> _Task to complete_: Please report every line in the items below that contains the word "nearest", copying each such line in full. Matches must respect case.

> _Items_:
· · ·

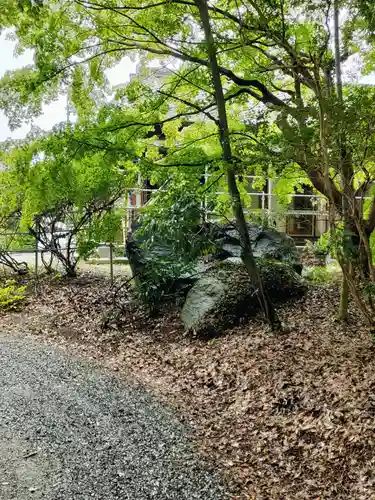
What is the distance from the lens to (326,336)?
539cm

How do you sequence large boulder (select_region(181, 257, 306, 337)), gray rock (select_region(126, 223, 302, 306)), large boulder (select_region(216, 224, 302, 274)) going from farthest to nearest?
large boulder (select_region(216, 224, 302, 274)), gray rock (select_region(126, 223, 302, 306)), large boulder (select_region(181, 257, 306, 337))

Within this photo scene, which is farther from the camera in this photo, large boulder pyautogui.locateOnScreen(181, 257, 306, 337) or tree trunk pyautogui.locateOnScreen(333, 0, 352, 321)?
large boulder pyautogui.locateOnScreen(181, 257, 306, 337)

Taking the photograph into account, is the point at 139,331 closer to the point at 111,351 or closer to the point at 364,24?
the point at 111,351

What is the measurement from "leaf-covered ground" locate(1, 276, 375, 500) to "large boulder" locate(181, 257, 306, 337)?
22 centimetres

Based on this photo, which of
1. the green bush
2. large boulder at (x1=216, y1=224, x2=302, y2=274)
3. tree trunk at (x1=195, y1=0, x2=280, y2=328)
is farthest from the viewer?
the green bush

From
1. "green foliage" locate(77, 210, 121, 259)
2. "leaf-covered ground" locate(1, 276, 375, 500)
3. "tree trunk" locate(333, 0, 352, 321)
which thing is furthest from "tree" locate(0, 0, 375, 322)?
"green foliage" locate(77, 210, 121, 259)

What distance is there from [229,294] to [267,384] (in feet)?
6.80

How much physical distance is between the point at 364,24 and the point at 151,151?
12.2 ft

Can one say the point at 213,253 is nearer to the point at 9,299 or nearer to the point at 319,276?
the point at 319,276

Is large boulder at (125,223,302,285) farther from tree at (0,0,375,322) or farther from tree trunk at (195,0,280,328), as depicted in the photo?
tree at (0,0,375,322)

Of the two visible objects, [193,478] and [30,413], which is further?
[30,413]

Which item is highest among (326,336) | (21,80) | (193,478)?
(21,80)

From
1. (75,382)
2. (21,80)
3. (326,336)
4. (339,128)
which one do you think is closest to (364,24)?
(339,128)

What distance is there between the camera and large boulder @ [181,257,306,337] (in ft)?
20.7
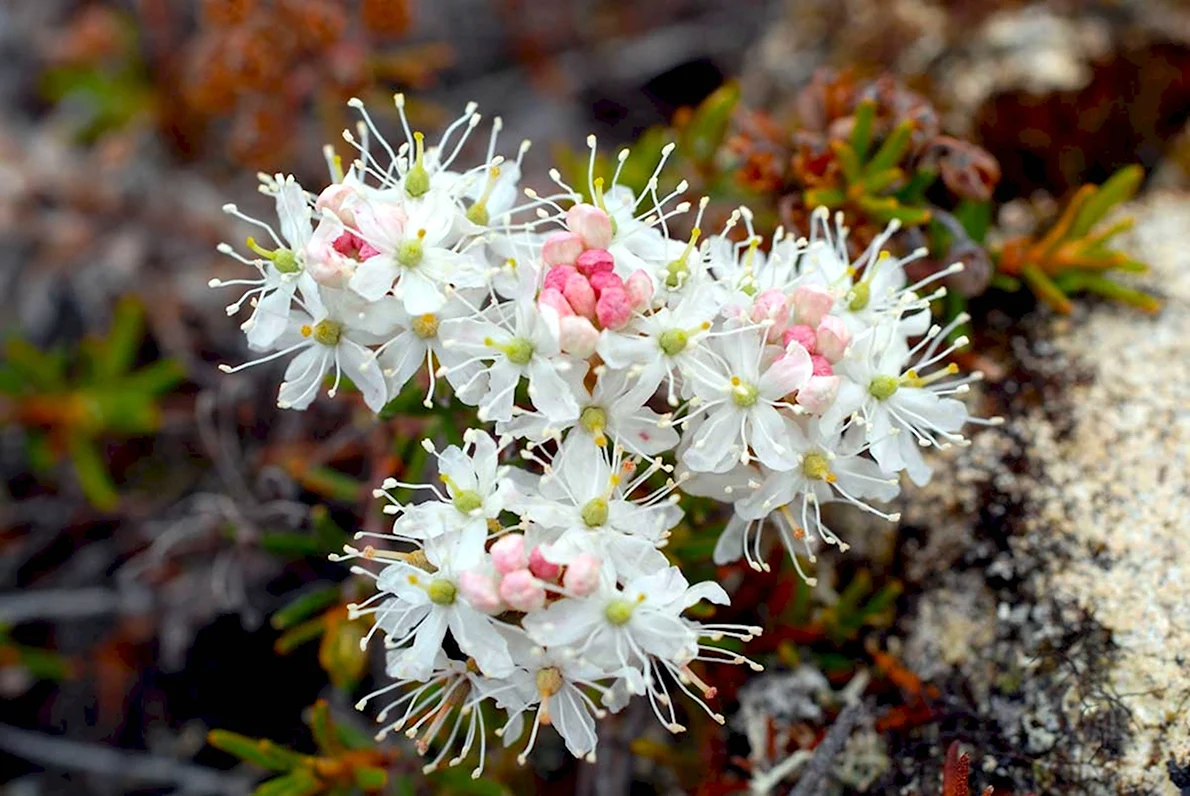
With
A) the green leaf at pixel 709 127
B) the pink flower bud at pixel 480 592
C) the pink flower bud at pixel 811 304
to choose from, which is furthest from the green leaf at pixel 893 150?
the pink flower bud at pixel 480 592

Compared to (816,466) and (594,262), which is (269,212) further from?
(816,466)

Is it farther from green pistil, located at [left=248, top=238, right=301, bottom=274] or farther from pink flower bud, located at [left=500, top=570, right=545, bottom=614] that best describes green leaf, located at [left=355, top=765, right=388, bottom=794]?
green pistil, located at [left=248, top=238, right=301, bottom=274]

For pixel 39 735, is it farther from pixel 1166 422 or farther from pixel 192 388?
pixel 1166 422

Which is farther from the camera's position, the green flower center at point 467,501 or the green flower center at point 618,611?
the green flower center at point 467,501

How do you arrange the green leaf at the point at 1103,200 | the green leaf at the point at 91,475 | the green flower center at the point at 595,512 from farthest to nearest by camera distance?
the green leaf at the point at 91,475
the green leaf at the point at 1103,200
the green flower center at the point at 595,512

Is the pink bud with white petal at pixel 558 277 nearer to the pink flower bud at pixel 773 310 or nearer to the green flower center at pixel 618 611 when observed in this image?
the pink flower bud at pixel 773 310

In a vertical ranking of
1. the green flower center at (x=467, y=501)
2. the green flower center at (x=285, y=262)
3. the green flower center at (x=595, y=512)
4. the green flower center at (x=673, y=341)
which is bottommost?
the green flower center at (x=595, y=512)

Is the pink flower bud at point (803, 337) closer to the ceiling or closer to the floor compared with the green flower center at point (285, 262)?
closer to the floor

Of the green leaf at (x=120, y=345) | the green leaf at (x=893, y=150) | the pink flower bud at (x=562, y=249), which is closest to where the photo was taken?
the pink flower bud at (x=562, y=249)
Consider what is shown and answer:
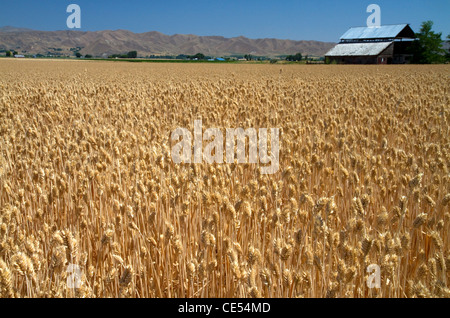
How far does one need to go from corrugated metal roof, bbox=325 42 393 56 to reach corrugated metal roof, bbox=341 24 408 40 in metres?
3.62

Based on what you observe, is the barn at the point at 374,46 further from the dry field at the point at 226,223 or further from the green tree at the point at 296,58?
the dry field at the point at 226,223

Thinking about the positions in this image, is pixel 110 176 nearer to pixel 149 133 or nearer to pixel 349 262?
pixel 149 133

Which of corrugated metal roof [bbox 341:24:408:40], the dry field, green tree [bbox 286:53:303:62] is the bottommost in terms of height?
the dry field

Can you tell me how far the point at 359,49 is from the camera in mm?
53469

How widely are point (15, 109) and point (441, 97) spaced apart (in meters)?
8.72

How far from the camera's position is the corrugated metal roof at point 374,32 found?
5716 cm

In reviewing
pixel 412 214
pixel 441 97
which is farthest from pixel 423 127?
pixel 441 97

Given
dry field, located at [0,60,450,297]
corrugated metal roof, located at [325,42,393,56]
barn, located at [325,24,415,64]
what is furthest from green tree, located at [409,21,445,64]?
dry field, located at [0,60,450,297]

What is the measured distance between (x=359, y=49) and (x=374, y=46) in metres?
2.10

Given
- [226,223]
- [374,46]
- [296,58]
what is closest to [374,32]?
[374,46]

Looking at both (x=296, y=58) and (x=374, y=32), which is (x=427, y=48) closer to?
(x=374, y=32)

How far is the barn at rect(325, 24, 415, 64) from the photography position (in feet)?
168

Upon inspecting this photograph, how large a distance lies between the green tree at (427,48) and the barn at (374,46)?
42.7 inches

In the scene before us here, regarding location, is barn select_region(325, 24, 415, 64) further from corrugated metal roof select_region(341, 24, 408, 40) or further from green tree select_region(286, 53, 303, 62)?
green tree select_region(286, 53, 303, 62)
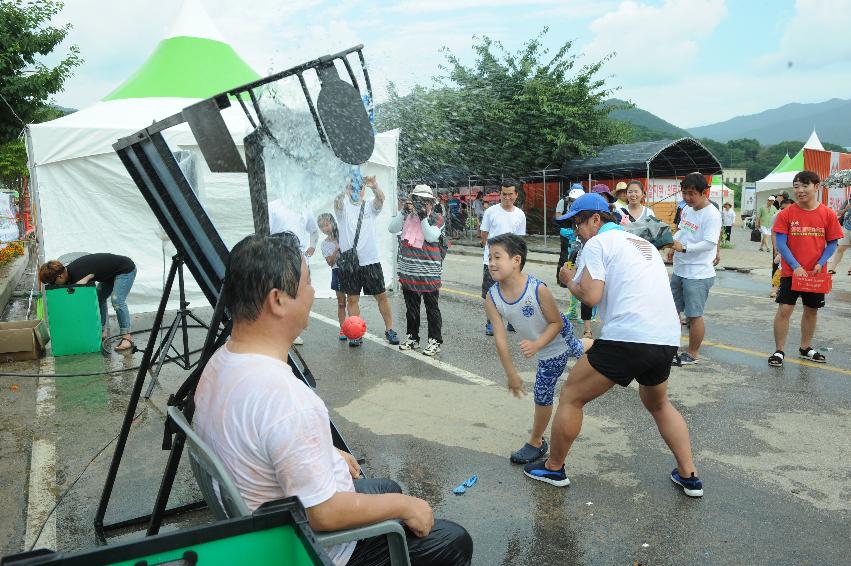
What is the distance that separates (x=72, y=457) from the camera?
4.41 metres

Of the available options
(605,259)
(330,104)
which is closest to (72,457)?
(330,104)

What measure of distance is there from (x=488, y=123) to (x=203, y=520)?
22.1m

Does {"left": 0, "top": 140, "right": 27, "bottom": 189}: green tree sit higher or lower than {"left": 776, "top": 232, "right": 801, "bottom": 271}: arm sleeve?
higher

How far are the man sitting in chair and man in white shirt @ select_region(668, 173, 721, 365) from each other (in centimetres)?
499

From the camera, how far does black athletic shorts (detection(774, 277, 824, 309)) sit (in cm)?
627

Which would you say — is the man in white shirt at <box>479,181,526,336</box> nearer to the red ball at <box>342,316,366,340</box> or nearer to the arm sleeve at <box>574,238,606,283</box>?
the red ball at <box>342,316,366,340</box>

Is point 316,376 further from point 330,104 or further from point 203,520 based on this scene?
point 330,104

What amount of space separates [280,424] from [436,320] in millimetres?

· · ·

> _Expected answer_:
How do you sequence large boulder (select_region(181, 257, 306, 337)), gray rock (select_region(126, 223, 302, 306)), large boulder (select_region(216, 224, 302, 274)) going from farthest to nearest?
How do you arrange the green leaf at the point at 1103,200 | the green leaf at the point at 91,475 | the green flower center at the point at 595,512 from farthest to nearest by camera distance?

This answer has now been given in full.